Last but not least, Isaiah offered another rationale, or interpretation, for the predicament of God’s chosen people. Other gods became the object of their devotion. Israel forgot about the God that had brought them out of the house of bondage, took care of them for forty long years in the desert, fed them with the bread of heaven and brought them to the Promised Land flowing with milk and honey. Despite all this care, the people of God turned away from God. Power, prestige, money and selfishness became their God. Israel expected God to serve them not them serving God. Consequently, the judgment God brought down on Jerusalem was the fall of the city. That’s how God used Nebuchadnezzar.
At the same time the prophet Isaiah informs Israel that there is a price to be paid for our sins; God is figuring out a way to redeem his people and bring them home again. The word of God from Isaiah causes the people of God to repent in Babylon and Jerusalem and prepare the way of the Lord.
Some may ask, what is repentance? Repentance has two dimensions. Turning away from sin and turning toward God. When John comes preaching the gospel of repentance and baptizes hundreds of people at the River Jordan, he offers some illustrations of turning away from sin.
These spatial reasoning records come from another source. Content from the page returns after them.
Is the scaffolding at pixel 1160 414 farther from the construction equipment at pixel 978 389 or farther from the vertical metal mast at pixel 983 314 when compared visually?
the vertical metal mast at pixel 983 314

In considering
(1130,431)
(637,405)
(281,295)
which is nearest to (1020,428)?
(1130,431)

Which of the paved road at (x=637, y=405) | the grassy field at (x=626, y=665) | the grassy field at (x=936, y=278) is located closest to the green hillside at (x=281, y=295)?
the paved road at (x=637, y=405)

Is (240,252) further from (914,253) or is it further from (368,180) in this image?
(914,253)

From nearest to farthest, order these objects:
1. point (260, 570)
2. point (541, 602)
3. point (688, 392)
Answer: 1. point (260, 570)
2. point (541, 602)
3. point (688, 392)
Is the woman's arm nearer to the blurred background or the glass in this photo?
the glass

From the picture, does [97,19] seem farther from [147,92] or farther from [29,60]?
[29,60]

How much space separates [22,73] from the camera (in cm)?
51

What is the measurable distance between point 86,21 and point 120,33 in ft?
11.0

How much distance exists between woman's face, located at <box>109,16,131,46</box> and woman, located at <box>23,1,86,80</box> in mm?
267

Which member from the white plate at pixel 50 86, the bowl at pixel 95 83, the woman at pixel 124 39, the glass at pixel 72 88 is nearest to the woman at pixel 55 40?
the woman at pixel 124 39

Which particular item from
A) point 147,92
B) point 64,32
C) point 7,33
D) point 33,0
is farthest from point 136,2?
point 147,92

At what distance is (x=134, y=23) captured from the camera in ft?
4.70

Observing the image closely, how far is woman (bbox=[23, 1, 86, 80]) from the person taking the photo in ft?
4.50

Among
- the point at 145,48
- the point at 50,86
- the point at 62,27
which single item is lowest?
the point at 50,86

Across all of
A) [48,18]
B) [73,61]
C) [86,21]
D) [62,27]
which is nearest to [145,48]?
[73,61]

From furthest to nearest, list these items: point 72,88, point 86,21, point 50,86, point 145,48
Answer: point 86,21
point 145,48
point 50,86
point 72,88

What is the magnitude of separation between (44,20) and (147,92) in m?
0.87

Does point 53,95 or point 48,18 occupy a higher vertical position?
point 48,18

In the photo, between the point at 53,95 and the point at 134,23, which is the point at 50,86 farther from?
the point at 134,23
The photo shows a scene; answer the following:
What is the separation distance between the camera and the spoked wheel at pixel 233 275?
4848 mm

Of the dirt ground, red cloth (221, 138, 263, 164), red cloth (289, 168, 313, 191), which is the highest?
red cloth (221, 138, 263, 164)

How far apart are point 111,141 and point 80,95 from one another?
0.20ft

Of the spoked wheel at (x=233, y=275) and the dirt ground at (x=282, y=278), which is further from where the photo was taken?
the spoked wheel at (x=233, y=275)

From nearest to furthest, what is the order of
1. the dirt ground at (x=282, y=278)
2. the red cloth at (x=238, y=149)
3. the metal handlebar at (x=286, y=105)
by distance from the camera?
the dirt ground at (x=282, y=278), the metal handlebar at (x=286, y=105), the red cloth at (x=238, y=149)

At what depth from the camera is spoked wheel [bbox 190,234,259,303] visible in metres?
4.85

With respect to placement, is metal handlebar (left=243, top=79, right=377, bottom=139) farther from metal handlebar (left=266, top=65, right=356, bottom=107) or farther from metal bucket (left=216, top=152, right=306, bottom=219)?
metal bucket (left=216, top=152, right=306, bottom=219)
If you have two coats, provide a coat for someone who has none. Be done with selfishness. If you’re a tax collector, stop ripping off people. If you’re a Roman soldier, don’t resort to extortion, physical threats over the powerless or false accusations with parties unable to defend themselves. (Luke 3:10-14) Whatever your sin; stop doing it and God will abundantly pardon.
When I preached last week at Wesley UMC in Charleston, home of one of your former pastors, I mentioned the privilege and responsibility of having made six or seven pilgrimages to the Holy Land. Time and again, I’ve stooped over and touched the baptismal waters of the Jordan River and asked God to forgive me of my sins. Every time I asked God to forgive me of sins, the spirit of John the Baptist offered me this unforgettable reminder. If you want forgiveness Bishop, “bear fruit that befits repentance.” There are no shortcuts. Turn away from sin and turn toward God in prayer and devotion, loving God and loving neighbor.
When God saw an effective pattern of repentance and devotion to him re-emerging in his people residing in Jerusalem and Babylon over a period of seventy years, God took off his cloak of judgment and put on his royal robes of mercy, his tunic of grace, his garb of compassion, his mantle peace and his cape of advocacy. God who moved Nebuchadnezzar bring judgment on his people used another conqueror to redeem them. Cyrus the Persian attacked Babylon, conquered it and established Persian rule far and wide. Finding Jews in captivity, Cyrus made up his mind not to keep them captive. Cyrus turned redeemer told the exiles to pack their bags, go home and rebuild Jerusalem. I’d like to believe they began singing a new song of Zion as they tasted the full the gospel of deliverance on the way home. “Come ye that love the Lord and let our joys be known, join in a song with sweet accord (repeat) and thus surround the throne (repeat) and thus surround the throne. We’re marching to Zion, beautiful, beautiful Zion; we’re marching upward to Zion, the beautiful city of God.” Amen.